One of the key features of civilizations that have avoided extinction is the ability to adapt, to radically change the way people interact with the world so that they can survive. Another is division into small groups that are supportable by their environments and able to experiment without jeopardizing other groups if those experiments yield dangerous results. There are at least two lessons here for me, as I consider what to do with the rest of my life. The first lesson is that I must be flexible in considering my options. The second lesson is that the path to having a net positive effect on the world may be as simple as finding ways to help activate the two extinction-avoidance features for as many people as possible.

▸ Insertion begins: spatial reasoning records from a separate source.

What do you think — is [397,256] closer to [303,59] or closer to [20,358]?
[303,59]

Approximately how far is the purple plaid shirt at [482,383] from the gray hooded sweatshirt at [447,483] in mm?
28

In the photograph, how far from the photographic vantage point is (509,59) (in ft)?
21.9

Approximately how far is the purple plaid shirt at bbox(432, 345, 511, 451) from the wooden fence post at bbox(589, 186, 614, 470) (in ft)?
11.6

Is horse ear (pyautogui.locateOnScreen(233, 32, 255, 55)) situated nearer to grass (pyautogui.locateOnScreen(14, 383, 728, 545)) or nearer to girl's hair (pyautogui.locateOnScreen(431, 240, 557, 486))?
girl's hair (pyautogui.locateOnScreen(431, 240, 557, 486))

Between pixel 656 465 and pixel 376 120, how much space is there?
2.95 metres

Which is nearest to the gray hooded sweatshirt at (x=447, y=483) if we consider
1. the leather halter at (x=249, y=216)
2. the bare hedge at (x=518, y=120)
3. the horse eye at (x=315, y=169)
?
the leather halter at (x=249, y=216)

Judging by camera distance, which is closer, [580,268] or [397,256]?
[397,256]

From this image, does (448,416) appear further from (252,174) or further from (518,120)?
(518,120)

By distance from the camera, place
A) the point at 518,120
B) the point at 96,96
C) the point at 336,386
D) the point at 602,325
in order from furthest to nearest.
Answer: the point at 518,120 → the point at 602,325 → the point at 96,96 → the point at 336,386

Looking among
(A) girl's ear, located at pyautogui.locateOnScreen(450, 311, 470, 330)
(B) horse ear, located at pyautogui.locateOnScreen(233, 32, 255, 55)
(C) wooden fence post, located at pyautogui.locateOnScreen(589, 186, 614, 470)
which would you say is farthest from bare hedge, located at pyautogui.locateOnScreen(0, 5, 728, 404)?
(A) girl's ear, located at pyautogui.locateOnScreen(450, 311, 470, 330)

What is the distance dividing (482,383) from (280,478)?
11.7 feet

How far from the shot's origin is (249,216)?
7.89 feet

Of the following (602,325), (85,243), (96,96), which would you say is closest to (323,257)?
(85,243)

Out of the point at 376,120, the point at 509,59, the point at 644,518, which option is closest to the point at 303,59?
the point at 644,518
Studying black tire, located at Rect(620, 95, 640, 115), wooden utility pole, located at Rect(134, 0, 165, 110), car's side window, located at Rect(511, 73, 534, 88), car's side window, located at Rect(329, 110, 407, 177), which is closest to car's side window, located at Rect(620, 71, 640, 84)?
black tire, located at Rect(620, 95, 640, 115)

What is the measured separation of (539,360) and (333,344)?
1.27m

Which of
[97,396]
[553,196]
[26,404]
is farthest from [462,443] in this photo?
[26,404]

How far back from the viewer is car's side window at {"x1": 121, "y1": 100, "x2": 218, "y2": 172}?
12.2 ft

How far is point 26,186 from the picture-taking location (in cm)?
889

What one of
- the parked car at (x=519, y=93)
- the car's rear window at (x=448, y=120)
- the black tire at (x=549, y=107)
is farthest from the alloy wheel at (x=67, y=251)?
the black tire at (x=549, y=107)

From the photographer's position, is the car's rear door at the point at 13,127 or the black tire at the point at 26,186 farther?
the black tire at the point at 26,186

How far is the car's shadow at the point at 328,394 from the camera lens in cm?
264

In the movie "Up In the Air," the main character advocates, and later rethinks a philosophy that matches what I see as a fundamental adaptation strategy for the future: keep your life simple enough to carry in a backpack. In practical terms, it was the reality for our hunter-gatherer forebears, and will likely be a necessity for the survivors of the ecological apocalypse that we have unleashed. I would rephrase it slightly: Keep your life simple enough that you can most completely and sustainably accept responsibility for the direct and indirect consequences of your actions. Perhaps if we all tried to do this, in our careers and the other parts of our lives, many of the problems we face would begin to be solved. It could be the essence of the first feature of extinction-avoidance. Maybe it is what I should dedicate my future to promoting, in whatever media is available.